I woke up at 4 AM this morning with my world moderately spinning and I knew that it was back.  Periodically I have vertigo, and there does not seen to be one thing that I can do about it other than to wait it out and hope that it is over soon.  I tend not to have it as violently as many other people do and this episode is sort of a mid-range in severity.  That means that I can negotiate my way down the hallway and to the sofa and do not have to sit down to take a pee, as long as I have a wall handy to steady myself.

     Since it is hard to read when the words tend to dance a bit before your eyes I have little to do other than turn on the television set which usually sits cold and dark in the corner of the living room.  At least it is college football season.  The teams really don’t matter and the sports cliches of the announcers will usually put me to sleep in very little time.  I will call my brother and commiserate, but that only buys me an hour at best.  The rest of the time all I have to do is lie there and think.

     The thoughts which came to me today were how much I take for granted that the world stays still for me.  Work may be reasonable one day and chaos the next.  My favorite sports teams may win or lose.  The Republicans may win the next election or the Democrats may win.  Things always change and move and morph and some wags will tell you that change is the only constant that there is.  Still, we DO take it as a constant that the earth does not move under your feet, and when it does, such as in an earthquake, or when it seems as if it does,  like when you have vertigo, everything gets figuratively turned upside down.
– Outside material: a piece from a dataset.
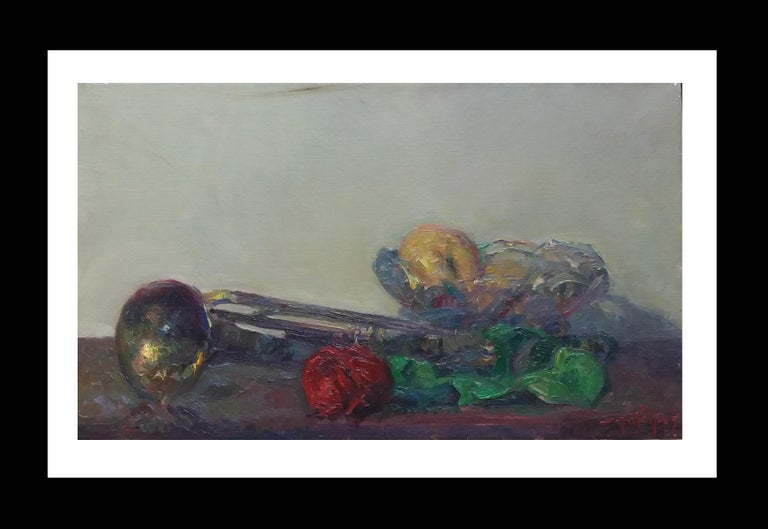 Joan SOLA PUIG Still-Life Painting -  trumpet and colors original impressionist acrylic painting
     I have heard it said that the most unsettling thing that many people feel during a major earthquake, besides the fear that a building or a bridge or the neighbor’s car might fall on top of you, is the sensation that all you really count on is no long steady. I have only been in smaller earthquakes; nothing greater than a 4 pointer.  Still, when my rolling chair began to roll across the office all by itself where I was working I felt that unsettled feeling.  Right after that I began to fear that the seven floors of the building that were over my head would soon come pancaking down if the quake picked up intensity, which it did not do.
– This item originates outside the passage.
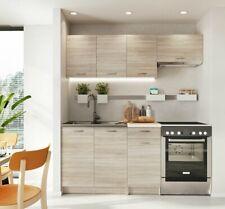 Küchenmöbel Reykjavik Einbauküche Küchenblock Küchenzeile Schrank Elegant M24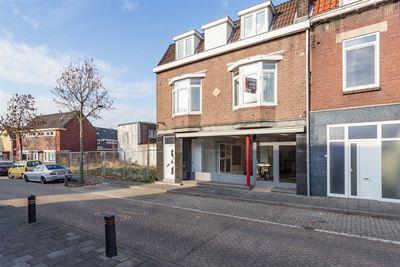 Hoofdstraat 390390a, Hoensbroek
     This whirling of the vertigo is much like that, without the physical fear.  The stomach is affected because of the nervous reaction to the inability to walk in a straight line.  The idea that “this came out of nowhere and I do not know if it will necessarily go away” adds a level of concern that does not do the nerves or the stomach any favors.  Add to that the disappointment that any plans that you had; dinner with friends, going to work, walking the dog, etc., are now history.  I may work on Tuesday, I may not.  I don’t know.

     The lesson that this teaches me is that I can put no absolute confidence in anything that my senses perceive.  The earth will move, my vision will whirl, taxes not only go up but sometimes go down.  I must therefore, if I have any interest in permanence and stability, go outside of my sensory perceptions and enter into the field of theology, which happily I am all to ready to do.

     The Bible speaks of a house built upon a rock as a symbol of believing in something that has substance, that won’t be moved.  I like that very much.  I am tired already of things moving that shouldn’t be moving.  All of this spinning and so on gives me little alternative but to lie on a sofa, watch mostly boring football games, and think about what is real and doesn’t move.  All things considered, I believe that I have made the best our of a bad deal.